2nd Try: I also tried something like

for combo in powerset(list(powerset(letters))):
   if there are no duplicate:
      for per in permutations(combo,n_boxes)
         yield per

this allows me to have a bigger number of boxes like 7(as desired) without taking endless time, but i cannot have more then 4 letters...

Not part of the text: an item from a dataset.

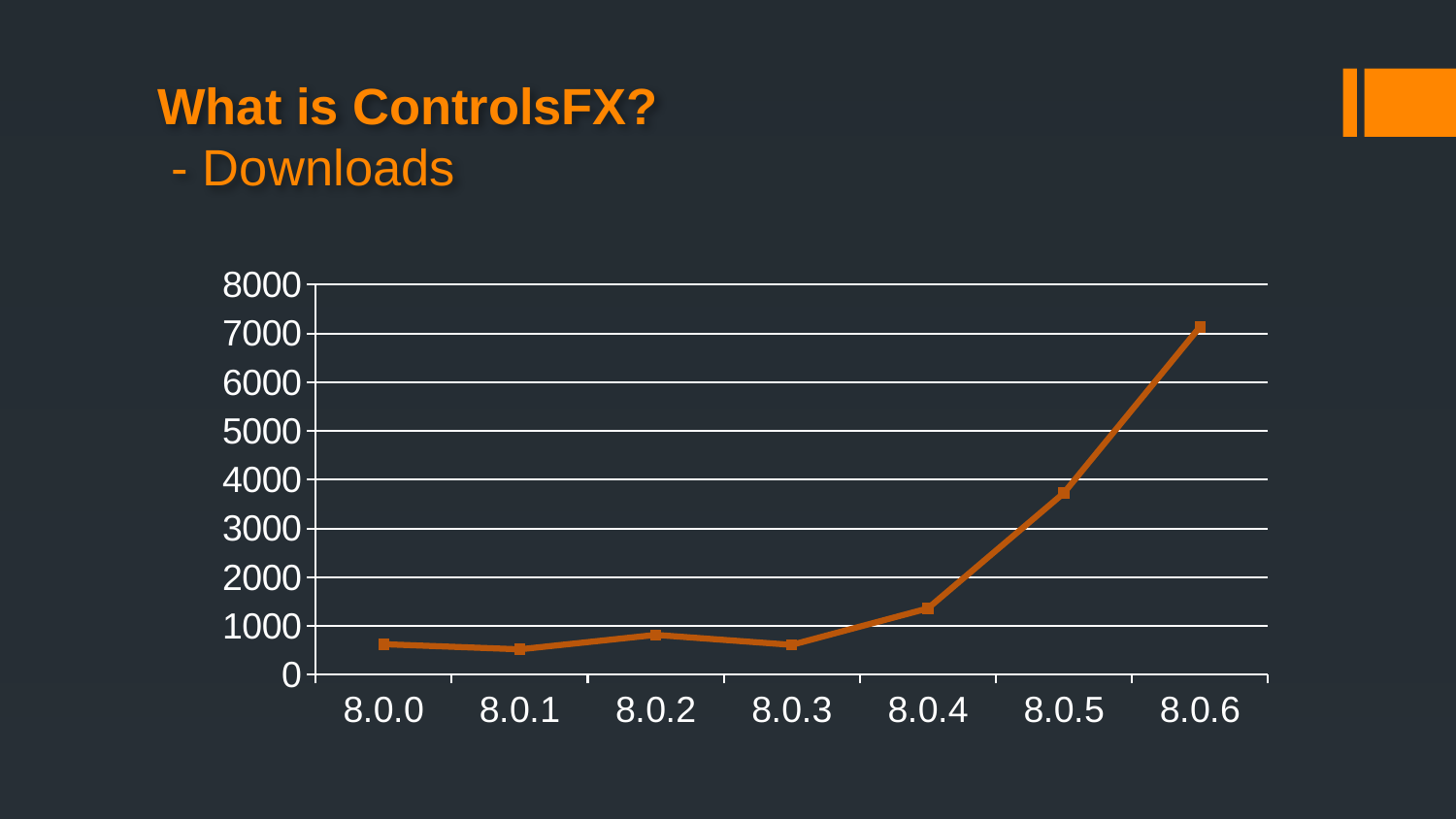
Which version has the highest value? 8.0.6 Do the values rise or fall from 8.0.3 to 8.0.6? rise What is the highest value shown on the y axis? 8000 How many versions are plotted along the x axis? 7 Is the value for 8.0.5 greater or less than 4000? less Is the value for 8.0.4 greater or less than 1000? greater Is the value for 8.0.2 greater or less than 1000? less Which has the larger value, 8.0.4 or 8.0.5? 8.0.5 What kind of chart is shown on the slide? line chart Which has the larger value, 8.0.2 or 8.0.6? 8.0.6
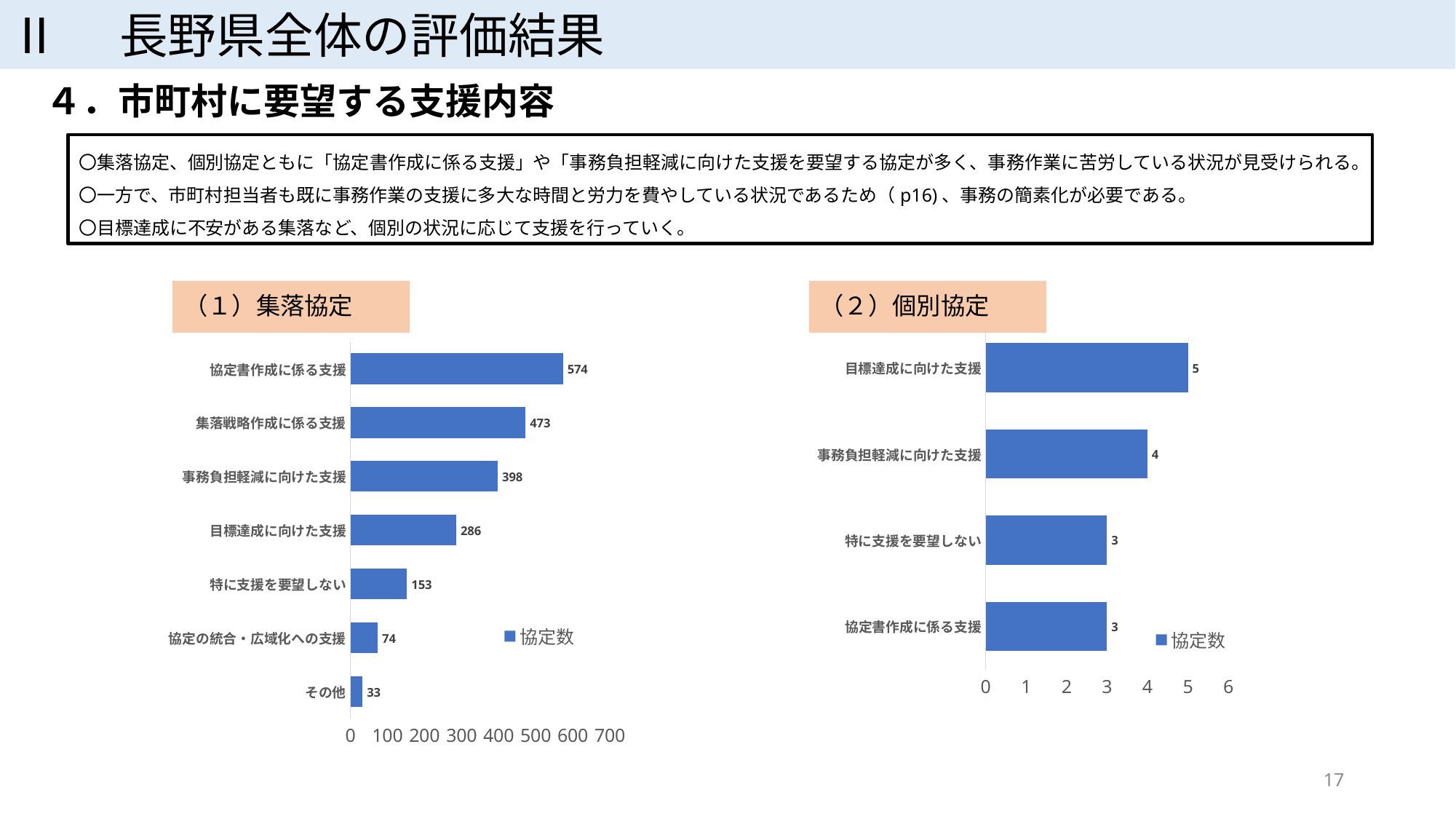
In the (1) 集落協定 chart, what is the value for 協定書作成に係る支援? 574 In the (1) 集落協定 chart, what is the difference between 協定書作成に係る支援 and 集落戦略作成に係る支援? 101 In the (1) 集落協定 chart, which is larger: 事務負担軽減に向けた支援 or 特に支援を要望しない? 事務負担軽減に向けた支援 In the (2) 個別協定 chart, which category has the highest value? 目標達成に向けた支援 In the (2) 個別協定 chart, how many categories are shown? 4 In the (1) 集落協定 chart, how many categories are shown? 7 How many series does the legend of the (2) 個別協定 chart list? 1 In the (2) 個別協定 chart, what is the value for 目標達成に向けた支援? 5 What type of chart is the (1) 集落協定 chart? Bar chart In the (1) 集落協定 chart, which category has the lowest value? その他 In the (1) 集落協定 chart, what is the value for 目標達成に向けた支援? 286 In the (2) 個別協定 chart, what is the difference between 目標達成に向けた支援 and 事務負担軽減に向けた支援? 1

Thanks for your help [1]: https://i.stack.imgur.com/7oiC2.png

1

There are 1 best solutions below

2
bb1 On

You can try this:

from itertools import product
from string import ascii_uppercase


def f(nletters, nboxes):
    
    letters = ascii_uppercase[:nletters]

    for p in product(range(nboxes + 1), repeat=nletters):
        boxes = [[] for i in range(nboxes + 1)]
        for i, j in enumerate(letters):
            boxes[p[i]].append(j)
        yield boxes[:-1]

For example, list(f(nletters=2, nboxes=3)) gives:

[[['A', 'B'], [], []],
 [['A'], ['B'], []],
 [['A'], [], ['B']],
 [['A'], [], []],
 [['B'], ['A'], []],
 [[], ['A', 'B'], []],
 [[], ['A'], ['B']],
 [[], ['A'], []],
 [['B'], [], ['A']],
 [[], ['B'], ['A']],
 [[], [], ['A', 'B']],
 [[], [], ['A']],
 [['B'], [], []],
 [[], ['B'], []],
 [[], [], ['B']],
 [[], [], []]]

The idea is than every configuration of boxes can be described by a tuple (n_1, n_2, ..., n_m) where 0 <= n_i <= number_boxes and m is the number of letters. Then the letter number k will be assigned to the box number n_k. The range of numbers n_i exceeds the number of boxes by 1, since the last box is used to collect leftover letters not used in all other boxes. This last leftover box is then omitted from the results.